Texas emergency chief who led efforts to secure PPE dies of coronavirus and effects of leukemia

David Prasifka, Atascosa County's emergency management coordinator, died last week due to effects of the coronavirus and leukemia.

(CNN)They called him the "radar" of Atascosa County.

As the emergency management coordinator of the Texas county, David Prasifka was always on the lookout for how he could help his community.
So when the coronavirus pandemic started to creep in, he hit the ground running, searching near and far to procure personal protective equipment for the county's first responders, hospital staff and essential workers on the front lines of the fight against the virus.
      Then last week, Prasifka fell ill, with doctors diagnosing him with acute leukemia, according to Atascosa Judge Robert Hurley, who worked closely with Prasifka on the county's Covid-19 efforts.
        But then another diagnosis came shortly after. A positive test for Covid-19 -- the very disease he had been "valiantly fighting against," Atascosa County officials said in a Facebook post.
          Prasifka passed away on Saturday from the effects of leukemia and Covid-19, according to his obituary. He was 58.
          "David had been leading Atascosa County through the COVID-19 pandemic. His humor, heart, and passion for not only his EM job, but his family will be missed by many," the county officials added.

          A lifelong dedication to serving others

          Before he was appointed as Atascosa's emergency management coordinator nearly six years ago, Prasifka served with the Jourdanton Volunteer Fire Department for more than 25 years, first as a volunteer firefighter and then as chief.
          David Prasifka served with the Jourdanton Volunteer Fire Department for over 25 years.
          "David jumps into things feet first. He never ran from a problem," Don Penny, the county's EMS director told CNN. "He looked out for everyone else."
          In his role as emergency management coordinator, Prasifka already wore many hats. He would investigate if somebody got hurt on the job and would take steps to prevent it from happening again. He would prepare the community for any dangerous weather events and update people on any accidents or crimes around the county.
          But when the pandemic hit and quickly became "overwhelmingly serious," Prasifka "stepped in at every level," Hurley, the county judge, said.
          "He worked evenings, he got up early in the morning.
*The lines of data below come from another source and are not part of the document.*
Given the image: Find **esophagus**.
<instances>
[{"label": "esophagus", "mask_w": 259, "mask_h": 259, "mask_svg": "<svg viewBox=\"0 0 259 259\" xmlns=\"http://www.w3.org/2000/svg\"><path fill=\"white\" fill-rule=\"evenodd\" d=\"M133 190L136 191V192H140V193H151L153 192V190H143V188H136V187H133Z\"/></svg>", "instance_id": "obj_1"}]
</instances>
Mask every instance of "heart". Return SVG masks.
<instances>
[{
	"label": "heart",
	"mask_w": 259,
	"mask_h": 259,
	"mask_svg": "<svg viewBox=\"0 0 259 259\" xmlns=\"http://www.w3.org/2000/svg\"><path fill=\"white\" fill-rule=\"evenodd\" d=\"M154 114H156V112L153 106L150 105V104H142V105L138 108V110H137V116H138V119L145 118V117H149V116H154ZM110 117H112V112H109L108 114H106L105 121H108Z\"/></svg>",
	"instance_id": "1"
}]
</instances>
He communicated with state officials when PPE was extraordinarily short. He scrounged all over the state for it ... Sometimes that involved him driving a couple hundred miles to pick up PPE. It didn't matter how far he had to go, what he had to do to get it."
          Prasifka had also led the county's efforts of organizing the state-run Covid-19 testings, helping move the testing sites around different locations to make it easier for people to get tested.
          "We probably had more (testing sites) in our county than any other that are our size, at least in our area of Texas, and he ran them personally," Hurley said. "There's no question (he helped save lives)... We had extremely low numbers for a county our size until they opened the bars and beaches back up."
          As of Wednesday afternoon, Atascosa county reported 148 confirmed cases and two deaths, according to Johns Hopkins University date.
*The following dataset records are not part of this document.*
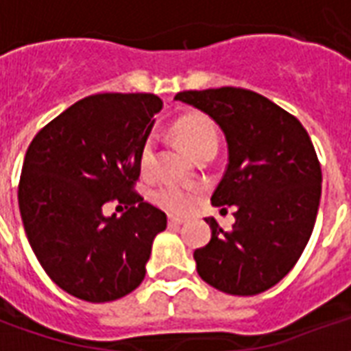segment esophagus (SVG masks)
<instances>
[{"label":"esophagus","instance_id":"esophagus-1","mask_svg":"<svg viewBox=\"0 0 351 351\" xmlns=\"http://www.w3.org/2000/svg\"><path fill=\"white\" fill-rule=\"evenodd\" d=\"M184 218H176V216H169V226H182Z\"/></svg>","mask_w":351,"mask_h":351}]
</instances>
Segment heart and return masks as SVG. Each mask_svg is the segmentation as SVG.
<instances>
[{
  "label": "heart",
  "mask_w": 351,
  "mask_h": 351,
  "mask_svg": "<svg viewBox=\"0 0 351 351\" xmlns=\"http://www.w3.org/2000/svg\"><path fill=\"white\" fill-rule=\"evenodd\" d=\"M173 135H175L176 143L182 146L184 152L190 156L191 160L197 158L201 154L213 152L216 154L218 150V143H220V135H218V128L216 123L205 114H186L178 118L173 125ZM138 161H141V169L148 171L152 167L154 161V143L146 141L141 154H138ZM154 201L165 208L167 213L182 214L191 206V195L186 190H182L176 184H167L161 186L160 190L154 193Z\"/></svg>",
  "instance_id": "obj_1"
}]
</instances>
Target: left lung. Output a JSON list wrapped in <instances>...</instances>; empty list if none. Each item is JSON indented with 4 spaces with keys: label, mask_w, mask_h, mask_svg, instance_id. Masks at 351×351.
<instances>
[{
    "label": "left lung",
    "mask_w": 351,
    "mask_h": 351,
    "mask_svg": "<svg viewBox=\"0 0 351 351\" xmlns=\"http://www.w3.org/2000/svg\"><path fill=\"white\" fill-rule=\"evenodd\" d=\"M175 99L210 116L228 143V169L210 201L235 206V223L223 231L206 218L213 237L193 252L199 276L229 295L267 291L293 269L316 223L322 169L308 133L243 88L190 90Z\"/></svg>",
    "instance_id": "1"
}]
</instances>
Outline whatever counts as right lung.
Returning a JSON list of instances; mask_svg holds the SVG:
<instances>
[{"label": "right lung", "instance_id": "add662e5", "mask_svg": "<svg viewBox=\"0 0 351 351\" xmlns=\"http://www.w3.org/2000/svg\"><path fill=\"white\" fill-rule=\"evenodd\" d=\"M163 101L154 93H97L65 108L27 148L19 206L39 263L64 291L88 302L116 301L145 280L167 216L133 184L138 154ZM108 200L130 206L105 217Z\"/></svg>", "mask_w": 351, "mask_h": 351}]
</instances>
          Two heavy diagnoses at once

          Two weeks ago, Prasifka decided to get tested at one of his Covid-19 testing sites "just for the heck of it," Hurley said, and it came back negative.
          He had been feeling tired and losing weight, but he blamed it on an abscessed tooth. Then on Monday, he started having fainting spells so he went to the doctor at the strong recommendation of his friends and family.
          "David was not the kind of person that would go to the doctor," Hurley said. The doctor diagnosed him with acute leukemia and he was admitted into a San Antonio hospital, where he was tested for the coronavirus once again, a standard procedure at the hospital.
          This time, it came back positive.
          "He called me Friday morning," Hurley said. "He told me what his situation was and that he had tested positive, but that he felt great. They were going to start treating the leukemia and everything was going to be fine. He was upbeat just like he always is."
          Hurley was later told that night by a family member that Prasifka was put on a ventilator. Then by noon the next day, his organs were shutting down.
          "At 4:33, he was dead," Hurley said.
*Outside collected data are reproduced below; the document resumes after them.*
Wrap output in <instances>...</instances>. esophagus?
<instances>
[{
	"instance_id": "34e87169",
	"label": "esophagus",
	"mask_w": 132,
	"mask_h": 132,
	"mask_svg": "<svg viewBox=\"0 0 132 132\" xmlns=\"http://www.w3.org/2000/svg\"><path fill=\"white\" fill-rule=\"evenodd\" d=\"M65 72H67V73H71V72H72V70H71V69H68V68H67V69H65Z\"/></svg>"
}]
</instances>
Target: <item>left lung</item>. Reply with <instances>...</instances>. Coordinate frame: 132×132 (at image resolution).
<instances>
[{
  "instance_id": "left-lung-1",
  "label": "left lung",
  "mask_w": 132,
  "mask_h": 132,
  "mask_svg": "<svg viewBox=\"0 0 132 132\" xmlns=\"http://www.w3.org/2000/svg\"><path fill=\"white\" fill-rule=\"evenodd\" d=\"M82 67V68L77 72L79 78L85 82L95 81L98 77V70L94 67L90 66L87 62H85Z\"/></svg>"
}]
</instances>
          Continuing his work

          On Monday morning, dozens of first responders from Atascosa and the neighboring county of Bexar escorted Prasifka's body from the hospital to the funeral home.
          "I stood on the side of the road and watched that procession and just cried," Hurley said. "There were fire departments, police departments, emergency management departments from all over.
          "Everybody is in a state of grief over losing David. We still can't believe he's gone. He was always just there, always ready to help," he added.
          Penny, the county's EMS director, has been working to keep Prasifka's work going.
          "It's a real shame that one of our greatest ones in Atascosa county, the one that was working the hardest to keep us straight died from (Covid-19)," Penny said. "I know that I will continue his fight. We worked on this a lot together and he taught me a lot on the aspects of his job."
            Prasifka leaves behind four sons, his wife, Donna, and five grandchildren.
            While there are no funeral services scheduled at this time, his family is asking that instead of flowers, people donate to leukemia or coronavirus research.